» **Work required**: Rewrite the records from the line with "What distance is" up to and including the line with "3574 millimetres", replacing "dog's eye" with "dog's left eye" and leaving everything else unchanged.

» **Data extract**:
= = = = = = =
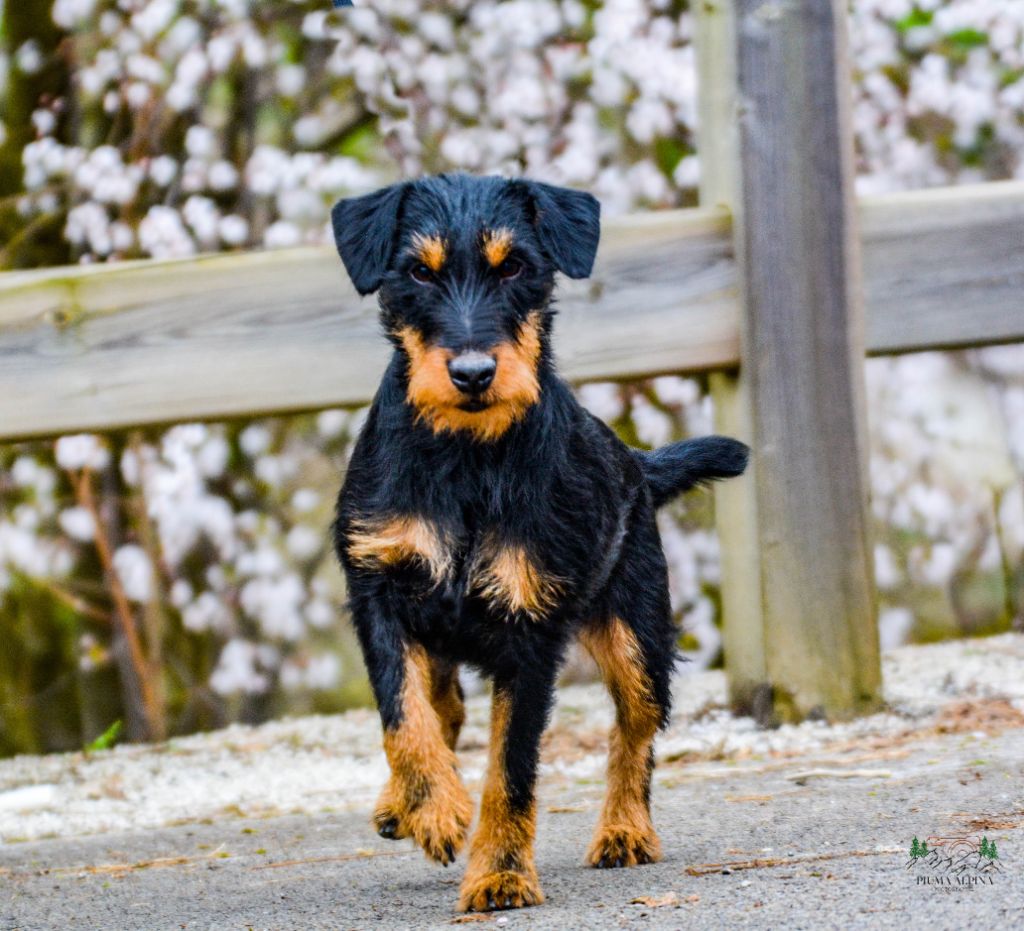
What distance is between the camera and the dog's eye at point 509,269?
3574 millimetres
= = = = = = =
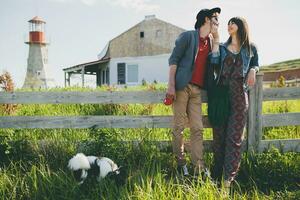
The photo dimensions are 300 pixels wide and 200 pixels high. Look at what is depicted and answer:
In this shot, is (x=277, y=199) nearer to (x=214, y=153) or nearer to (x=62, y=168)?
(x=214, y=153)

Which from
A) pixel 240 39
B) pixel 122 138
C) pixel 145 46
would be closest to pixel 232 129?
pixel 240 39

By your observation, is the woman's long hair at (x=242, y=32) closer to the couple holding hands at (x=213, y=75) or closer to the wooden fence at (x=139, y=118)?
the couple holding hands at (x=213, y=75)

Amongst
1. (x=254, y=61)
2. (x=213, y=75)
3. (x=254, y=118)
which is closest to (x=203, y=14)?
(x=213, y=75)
= = = = = = =
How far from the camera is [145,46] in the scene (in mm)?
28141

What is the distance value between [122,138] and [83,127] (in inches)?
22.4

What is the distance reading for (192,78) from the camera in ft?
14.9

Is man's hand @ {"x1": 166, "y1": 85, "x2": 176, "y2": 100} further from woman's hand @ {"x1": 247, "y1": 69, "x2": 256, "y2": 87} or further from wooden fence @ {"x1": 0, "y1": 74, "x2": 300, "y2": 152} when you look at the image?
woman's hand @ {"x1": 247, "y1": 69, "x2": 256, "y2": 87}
= = = = = = =
» **Reply to the task**:
What distance is between the camera and the dog's left eye at point 509,269?
3574 millimetres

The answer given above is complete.